William Butler, a longtime resident of Kings Park and a firefighter for 33 years, died Saturday of a lung disease which his family said he contracted while working recovery at Ground Zero in the months after the September 11, 2001, terror attacks. He was 74.

“He was an unselfish individual,” said his wife, Peggy. “He would drop everything for someone he loved. It was a blessing to be married to him for 53 years.”

Born in 1939 and raised in Bay Ridge, Brooklyn, Butler sold his first car, a 1954 Chevrolet, to pay for Peggy’s engagement ring. The pair married in November 1960. Shortly after, they set off for a honeymoon at Lake George. “A ghost town,” Peggy Butler said. “But, we were there with each other — and so, we were happy.”

In 1962, Butler began a career of service as a firefighter for Engine 201 in Sunset Park, Brooklyn. During the next 30 years, Butler rose from fireman to lieutenant and then captain. Following his retirement in 1994, he served as fire marshal for the Town of Smithtown. He also worked in security for the Smithtown Central School District.

“He couldn’t sit still,” said his son, Bill Butler Jr. “He was a fireman’s fireman. He never thought of himself.”

Butler’s selflessness and resolve were never on greater display than in the wake of 9/11, during which his second son, Thomas, 37 — also a member of the FDNY — died in the line of duty.

At first, Butler stayed at home, grieving with his family. Then, in November 2001, he noticed the numbers of workers assisting in rescue and recovery at Ground Zero had dwindled.
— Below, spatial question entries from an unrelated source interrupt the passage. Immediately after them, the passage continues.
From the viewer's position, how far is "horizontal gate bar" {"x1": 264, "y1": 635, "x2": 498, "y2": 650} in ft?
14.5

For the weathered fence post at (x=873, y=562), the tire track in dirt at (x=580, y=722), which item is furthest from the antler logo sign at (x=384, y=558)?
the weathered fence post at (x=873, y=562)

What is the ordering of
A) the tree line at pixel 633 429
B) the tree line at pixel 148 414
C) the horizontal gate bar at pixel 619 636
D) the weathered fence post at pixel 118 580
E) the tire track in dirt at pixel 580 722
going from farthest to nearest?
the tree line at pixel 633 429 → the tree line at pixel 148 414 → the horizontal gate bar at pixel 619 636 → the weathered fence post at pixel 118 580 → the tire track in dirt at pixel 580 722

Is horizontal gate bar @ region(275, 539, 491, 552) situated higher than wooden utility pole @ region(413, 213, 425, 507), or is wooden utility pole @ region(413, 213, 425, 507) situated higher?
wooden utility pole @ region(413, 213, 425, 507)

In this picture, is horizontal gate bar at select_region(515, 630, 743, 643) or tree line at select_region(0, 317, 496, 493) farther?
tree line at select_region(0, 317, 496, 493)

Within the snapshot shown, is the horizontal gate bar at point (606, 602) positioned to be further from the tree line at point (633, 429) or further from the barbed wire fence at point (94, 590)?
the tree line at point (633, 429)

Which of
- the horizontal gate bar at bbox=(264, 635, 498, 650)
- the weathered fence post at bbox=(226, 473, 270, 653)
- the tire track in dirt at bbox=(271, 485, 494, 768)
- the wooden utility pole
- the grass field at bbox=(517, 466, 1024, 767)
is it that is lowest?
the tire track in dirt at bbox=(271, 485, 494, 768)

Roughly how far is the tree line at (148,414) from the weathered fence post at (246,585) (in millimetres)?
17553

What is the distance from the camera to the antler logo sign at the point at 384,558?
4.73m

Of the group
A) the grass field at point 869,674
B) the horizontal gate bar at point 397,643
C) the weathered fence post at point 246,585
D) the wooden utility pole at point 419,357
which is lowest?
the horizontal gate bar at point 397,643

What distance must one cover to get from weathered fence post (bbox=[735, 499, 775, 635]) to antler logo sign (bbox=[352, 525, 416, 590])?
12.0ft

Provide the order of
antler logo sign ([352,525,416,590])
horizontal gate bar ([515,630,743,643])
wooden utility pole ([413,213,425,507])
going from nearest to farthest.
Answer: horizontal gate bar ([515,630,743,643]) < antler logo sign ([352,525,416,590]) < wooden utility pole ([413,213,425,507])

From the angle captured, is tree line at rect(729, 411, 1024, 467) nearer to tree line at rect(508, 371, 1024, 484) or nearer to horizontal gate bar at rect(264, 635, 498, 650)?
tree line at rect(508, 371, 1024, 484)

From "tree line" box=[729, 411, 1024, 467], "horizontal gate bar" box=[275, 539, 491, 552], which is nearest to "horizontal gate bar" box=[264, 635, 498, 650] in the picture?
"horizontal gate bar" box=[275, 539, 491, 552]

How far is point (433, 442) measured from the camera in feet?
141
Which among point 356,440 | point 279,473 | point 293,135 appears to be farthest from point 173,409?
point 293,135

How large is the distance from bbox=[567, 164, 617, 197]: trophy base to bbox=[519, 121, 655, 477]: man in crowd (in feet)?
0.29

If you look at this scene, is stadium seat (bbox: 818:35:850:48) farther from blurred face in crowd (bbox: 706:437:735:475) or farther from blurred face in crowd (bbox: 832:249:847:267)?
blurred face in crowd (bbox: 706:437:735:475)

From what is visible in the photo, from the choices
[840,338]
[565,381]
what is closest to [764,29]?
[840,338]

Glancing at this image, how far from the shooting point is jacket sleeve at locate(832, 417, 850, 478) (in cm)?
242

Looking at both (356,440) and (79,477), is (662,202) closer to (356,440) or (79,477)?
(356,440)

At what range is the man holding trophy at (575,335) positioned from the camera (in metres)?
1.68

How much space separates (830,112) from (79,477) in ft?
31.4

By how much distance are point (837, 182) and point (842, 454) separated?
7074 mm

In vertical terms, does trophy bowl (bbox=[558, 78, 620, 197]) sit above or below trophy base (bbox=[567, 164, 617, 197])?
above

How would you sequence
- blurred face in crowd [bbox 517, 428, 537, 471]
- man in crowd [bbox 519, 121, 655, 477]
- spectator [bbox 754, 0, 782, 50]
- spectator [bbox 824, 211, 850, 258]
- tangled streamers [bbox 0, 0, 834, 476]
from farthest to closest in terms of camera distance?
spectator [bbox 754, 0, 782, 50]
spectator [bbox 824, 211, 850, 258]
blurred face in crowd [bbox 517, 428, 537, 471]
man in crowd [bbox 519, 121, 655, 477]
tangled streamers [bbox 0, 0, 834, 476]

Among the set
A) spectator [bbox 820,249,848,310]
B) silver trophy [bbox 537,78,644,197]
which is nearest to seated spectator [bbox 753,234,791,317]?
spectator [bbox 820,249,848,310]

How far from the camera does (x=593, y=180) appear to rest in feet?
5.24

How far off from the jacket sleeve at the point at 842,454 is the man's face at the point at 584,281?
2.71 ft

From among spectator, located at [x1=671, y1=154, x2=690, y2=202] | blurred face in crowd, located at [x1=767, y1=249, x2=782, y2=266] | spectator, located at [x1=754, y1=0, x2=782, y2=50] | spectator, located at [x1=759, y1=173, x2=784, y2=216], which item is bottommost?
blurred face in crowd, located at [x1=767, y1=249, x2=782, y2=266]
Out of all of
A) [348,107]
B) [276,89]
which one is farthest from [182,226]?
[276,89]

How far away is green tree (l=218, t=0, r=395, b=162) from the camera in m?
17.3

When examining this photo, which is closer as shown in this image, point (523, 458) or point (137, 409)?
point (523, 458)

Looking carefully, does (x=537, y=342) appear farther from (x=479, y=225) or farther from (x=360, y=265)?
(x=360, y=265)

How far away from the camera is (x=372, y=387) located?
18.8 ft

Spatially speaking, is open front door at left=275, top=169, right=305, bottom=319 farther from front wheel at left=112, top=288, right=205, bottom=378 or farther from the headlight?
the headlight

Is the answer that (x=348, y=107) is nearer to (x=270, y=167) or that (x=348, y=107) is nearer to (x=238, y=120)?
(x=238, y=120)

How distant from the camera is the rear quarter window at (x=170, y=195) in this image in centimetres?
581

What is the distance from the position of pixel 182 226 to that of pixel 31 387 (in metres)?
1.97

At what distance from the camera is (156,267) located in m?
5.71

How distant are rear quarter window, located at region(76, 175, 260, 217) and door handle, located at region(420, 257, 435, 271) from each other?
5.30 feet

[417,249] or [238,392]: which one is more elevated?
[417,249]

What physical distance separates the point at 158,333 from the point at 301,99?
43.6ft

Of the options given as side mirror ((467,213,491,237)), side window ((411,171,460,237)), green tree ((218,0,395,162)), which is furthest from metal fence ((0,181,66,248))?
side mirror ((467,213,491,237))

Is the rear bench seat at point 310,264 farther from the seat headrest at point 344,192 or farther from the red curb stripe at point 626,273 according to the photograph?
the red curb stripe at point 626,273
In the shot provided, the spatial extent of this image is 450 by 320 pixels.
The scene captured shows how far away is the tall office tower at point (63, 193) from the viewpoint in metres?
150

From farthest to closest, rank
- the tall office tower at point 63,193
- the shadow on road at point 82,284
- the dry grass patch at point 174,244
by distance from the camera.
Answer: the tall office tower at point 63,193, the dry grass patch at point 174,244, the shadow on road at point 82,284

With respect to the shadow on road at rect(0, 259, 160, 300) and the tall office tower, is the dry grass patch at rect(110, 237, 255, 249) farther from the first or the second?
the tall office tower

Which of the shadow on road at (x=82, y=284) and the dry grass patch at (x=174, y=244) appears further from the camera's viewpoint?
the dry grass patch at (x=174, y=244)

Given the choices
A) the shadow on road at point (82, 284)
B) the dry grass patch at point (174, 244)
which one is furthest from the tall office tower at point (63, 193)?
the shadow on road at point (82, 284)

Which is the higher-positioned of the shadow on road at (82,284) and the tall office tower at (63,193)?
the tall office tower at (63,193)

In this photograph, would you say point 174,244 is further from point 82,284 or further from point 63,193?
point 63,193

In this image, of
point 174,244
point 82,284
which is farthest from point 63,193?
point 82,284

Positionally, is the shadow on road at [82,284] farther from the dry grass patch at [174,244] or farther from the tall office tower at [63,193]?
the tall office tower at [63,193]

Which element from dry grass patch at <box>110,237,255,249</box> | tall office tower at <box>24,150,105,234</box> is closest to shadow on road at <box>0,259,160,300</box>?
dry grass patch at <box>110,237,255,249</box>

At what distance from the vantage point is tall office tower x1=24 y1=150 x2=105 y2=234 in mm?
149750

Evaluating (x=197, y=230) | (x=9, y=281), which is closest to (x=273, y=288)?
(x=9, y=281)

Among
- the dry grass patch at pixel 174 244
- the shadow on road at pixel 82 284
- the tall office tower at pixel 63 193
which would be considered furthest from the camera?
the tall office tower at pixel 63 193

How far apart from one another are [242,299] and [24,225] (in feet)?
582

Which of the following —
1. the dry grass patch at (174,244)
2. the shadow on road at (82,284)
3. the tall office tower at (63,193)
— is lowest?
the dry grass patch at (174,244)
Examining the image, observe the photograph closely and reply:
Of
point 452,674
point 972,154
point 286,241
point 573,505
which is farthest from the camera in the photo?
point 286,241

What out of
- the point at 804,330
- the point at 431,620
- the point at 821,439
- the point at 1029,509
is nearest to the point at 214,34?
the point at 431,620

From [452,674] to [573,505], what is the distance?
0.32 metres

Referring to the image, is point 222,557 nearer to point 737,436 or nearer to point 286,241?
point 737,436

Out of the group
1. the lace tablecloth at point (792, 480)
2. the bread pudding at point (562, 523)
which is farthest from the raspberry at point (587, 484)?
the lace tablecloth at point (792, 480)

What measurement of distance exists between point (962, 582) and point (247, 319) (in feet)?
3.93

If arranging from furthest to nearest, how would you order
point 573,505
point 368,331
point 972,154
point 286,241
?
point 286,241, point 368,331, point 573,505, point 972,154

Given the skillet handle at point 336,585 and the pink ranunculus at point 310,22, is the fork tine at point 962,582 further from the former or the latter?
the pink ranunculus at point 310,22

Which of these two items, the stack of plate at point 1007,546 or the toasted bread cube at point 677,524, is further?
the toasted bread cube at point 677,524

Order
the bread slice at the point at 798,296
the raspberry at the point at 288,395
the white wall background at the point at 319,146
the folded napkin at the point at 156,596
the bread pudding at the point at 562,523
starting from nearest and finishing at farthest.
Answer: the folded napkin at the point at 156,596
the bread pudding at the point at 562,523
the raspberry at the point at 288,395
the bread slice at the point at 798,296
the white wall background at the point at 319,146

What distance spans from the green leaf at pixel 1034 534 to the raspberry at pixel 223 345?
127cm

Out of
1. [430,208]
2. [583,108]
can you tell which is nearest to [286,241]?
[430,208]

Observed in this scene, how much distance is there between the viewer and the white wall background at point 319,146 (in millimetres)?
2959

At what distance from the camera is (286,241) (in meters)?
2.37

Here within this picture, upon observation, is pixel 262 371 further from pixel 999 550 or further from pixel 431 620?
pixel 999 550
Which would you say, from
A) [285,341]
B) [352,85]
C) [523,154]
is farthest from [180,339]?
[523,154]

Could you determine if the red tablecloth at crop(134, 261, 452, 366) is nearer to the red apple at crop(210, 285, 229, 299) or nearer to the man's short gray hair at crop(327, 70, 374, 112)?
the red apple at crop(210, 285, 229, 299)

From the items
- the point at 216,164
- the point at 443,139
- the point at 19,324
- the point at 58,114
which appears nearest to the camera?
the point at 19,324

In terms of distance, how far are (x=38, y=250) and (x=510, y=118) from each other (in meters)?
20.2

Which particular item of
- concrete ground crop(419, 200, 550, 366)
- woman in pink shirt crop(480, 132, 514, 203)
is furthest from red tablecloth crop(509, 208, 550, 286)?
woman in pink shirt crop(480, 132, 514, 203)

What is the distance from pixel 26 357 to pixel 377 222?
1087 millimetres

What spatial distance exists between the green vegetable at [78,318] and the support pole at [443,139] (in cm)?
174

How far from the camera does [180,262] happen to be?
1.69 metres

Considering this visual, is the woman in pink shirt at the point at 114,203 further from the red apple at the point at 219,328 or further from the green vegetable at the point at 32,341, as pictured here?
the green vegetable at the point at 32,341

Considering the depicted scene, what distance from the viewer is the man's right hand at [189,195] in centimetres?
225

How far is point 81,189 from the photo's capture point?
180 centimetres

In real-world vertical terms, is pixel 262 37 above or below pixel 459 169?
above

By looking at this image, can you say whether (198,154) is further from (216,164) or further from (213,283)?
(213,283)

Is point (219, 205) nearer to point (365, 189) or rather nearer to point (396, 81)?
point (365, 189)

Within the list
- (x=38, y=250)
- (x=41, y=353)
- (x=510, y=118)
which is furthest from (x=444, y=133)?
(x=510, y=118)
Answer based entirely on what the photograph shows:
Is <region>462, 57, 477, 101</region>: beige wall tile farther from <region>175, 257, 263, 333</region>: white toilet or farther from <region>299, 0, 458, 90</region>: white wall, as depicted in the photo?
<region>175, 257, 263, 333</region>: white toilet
And so, every day for the next eight months, Butler traveled to the site and dug, hoping to find his son, or the son or daughter of someone like himself.

“He felt the need to go down there, to be there, and to be digging,” said Bill Butler, Jr. “But he wasn’t just there for Thomas. He was there for all the other people. That’s what firemen do.”

Butler never missed a day at Ground Zero. Each evening, he was relieved by his third son, Stephen, a Port Authority police officer, who grabbed a shovel and dug through the night. They devised a plan should they ever recover Thomas’ body. “Together,” Bill Butler Jr. said, “they had Ground Zero covered 24 hours a day, seven days a week.”

But they never found Thomas. In June of 2002, Butler and Stephen stopped digging.

Then, in 2004, Butler reported that he was having trouble breathing. Doctors discovered there was concrete and glass dust in his lungs. He was diagnosed with pulmonary fibrosis, a disease that inhibited his ability to breathe, grounded him at home and eventually killed him, his family said.

“There is no doubt this was a 9/11-related death,” said Bill Butler Jr., reiterating the diagnosis of his father’s doctor. “He would not have had this disease otherwise.”

“He said he would never change what he did,” Peggy Butler said. “What would have been the alternative? Nobody was told that there was anything wrong down there. Even if there was, even if he had known, it wouldn’t have mattered. He would have gone.”